In order to show (c), I know that I need to show that for every element, y $\in$ $B$, y $\in$ $f$($A$). I take $y$ to be arbitrary and show $y$ $\in$ $f$($A$) by showing it is in the universal set and that it satisfies the given condition. So, I pick some $y$ $\in$ $B$, namely, y = $\frac{2x-1}{3x+2}$ and solve for $x$ to get $x$ = $\frac{2y+1}{3y+2}$. I am unsure of how to proceed from here to show that y $\in$ $f$($A$) and that it satisfies the condition.
On
You have made a mistake in calculating $x$. You should get $x=\frac {2y+1} {2-3y}$. Given $y \neq \frac 2 3$ you have to show that $x$ obtained from $x=\frac {2y+1} {2-3y}$ belongs to $A$ which means $x \neq -\frac 2 3$. Prove this by contradiction.
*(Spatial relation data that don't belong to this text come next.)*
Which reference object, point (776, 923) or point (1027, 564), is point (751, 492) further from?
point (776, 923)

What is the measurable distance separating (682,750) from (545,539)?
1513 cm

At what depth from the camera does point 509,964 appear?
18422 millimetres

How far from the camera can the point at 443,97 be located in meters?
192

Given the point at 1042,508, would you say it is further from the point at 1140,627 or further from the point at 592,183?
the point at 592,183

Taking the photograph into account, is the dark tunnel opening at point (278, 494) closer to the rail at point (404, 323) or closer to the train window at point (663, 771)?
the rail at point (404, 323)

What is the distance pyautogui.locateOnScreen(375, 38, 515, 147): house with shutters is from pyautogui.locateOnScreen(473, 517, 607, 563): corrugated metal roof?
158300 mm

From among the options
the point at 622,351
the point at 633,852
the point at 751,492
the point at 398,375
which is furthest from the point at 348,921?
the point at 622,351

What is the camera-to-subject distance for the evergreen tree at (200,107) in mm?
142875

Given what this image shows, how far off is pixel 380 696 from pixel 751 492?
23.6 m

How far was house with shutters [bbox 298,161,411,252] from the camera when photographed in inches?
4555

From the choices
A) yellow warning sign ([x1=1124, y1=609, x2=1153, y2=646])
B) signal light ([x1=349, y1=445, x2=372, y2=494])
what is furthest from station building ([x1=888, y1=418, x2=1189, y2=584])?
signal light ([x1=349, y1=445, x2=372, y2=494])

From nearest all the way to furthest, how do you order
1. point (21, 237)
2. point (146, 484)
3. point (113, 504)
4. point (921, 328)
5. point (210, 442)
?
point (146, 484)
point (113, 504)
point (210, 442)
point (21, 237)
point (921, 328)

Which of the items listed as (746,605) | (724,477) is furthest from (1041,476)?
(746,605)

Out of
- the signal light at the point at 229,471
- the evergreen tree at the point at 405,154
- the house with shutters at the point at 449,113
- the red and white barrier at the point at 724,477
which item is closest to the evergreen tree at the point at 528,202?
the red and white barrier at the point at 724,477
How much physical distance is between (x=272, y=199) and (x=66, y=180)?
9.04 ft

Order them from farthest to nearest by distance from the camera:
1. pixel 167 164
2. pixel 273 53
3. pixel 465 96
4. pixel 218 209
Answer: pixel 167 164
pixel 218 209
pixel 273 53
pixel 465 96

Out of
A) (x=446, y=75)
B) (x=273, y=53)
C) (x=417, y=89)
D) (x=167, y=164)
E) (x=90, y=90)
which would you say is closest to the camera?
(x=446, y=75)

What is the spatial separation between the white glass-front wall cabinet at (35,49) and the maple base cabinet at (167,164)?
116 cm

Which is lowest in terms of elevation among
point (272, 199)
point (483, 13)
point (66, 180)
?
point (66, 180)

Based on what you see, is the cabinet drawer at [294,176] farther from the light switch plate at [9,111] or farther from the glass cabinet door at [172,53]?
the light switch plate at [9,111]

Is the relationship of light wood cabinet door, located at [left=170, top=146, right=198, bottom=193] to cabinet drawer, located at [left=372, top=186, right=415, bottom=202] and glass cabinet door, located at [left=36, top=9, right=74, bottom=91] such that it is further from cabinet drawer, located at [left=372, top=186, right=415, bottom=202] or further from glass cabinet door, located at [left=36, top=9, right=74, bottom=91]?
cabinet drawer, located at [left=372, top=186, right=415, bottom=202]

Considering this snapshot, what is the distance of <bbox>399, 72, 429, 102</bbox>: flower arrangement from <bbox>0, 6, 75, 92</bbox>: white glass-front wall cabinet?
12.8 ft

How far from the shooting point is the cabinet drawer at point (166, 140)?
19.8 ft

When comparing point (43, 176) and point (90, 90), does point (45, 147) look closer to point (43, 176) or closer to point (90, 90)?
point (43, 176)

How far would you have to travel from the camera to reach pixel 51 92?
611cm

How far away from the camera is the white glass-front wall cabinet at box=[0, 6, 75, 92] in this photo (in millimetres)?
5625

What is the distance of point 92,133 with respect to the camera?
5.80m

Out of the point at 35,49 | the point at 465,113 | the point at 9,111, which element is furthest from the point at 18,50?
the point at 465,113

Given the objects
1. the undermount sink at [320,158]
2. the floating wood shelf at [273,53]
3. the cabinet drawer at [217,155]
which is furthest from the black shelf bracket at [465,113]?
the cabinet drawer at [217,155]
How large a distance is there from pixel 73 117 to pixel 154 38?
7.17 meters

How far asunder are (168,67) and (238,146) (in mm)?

Suppose $x=-\frac 2 3$. Then $-2(2-3y)=3(2y+1)$ which simplfies to $-4=3$ which is a contradiction.
You get $x=\dfrac{2y+1}{2-3y}$. Just plug this into $f(x)$ to show the output is $y$ which shows $y\in f(A)$. Also observe $y\neq\dfrac23$ as $x$ will be undefined. Hence $y\in A$.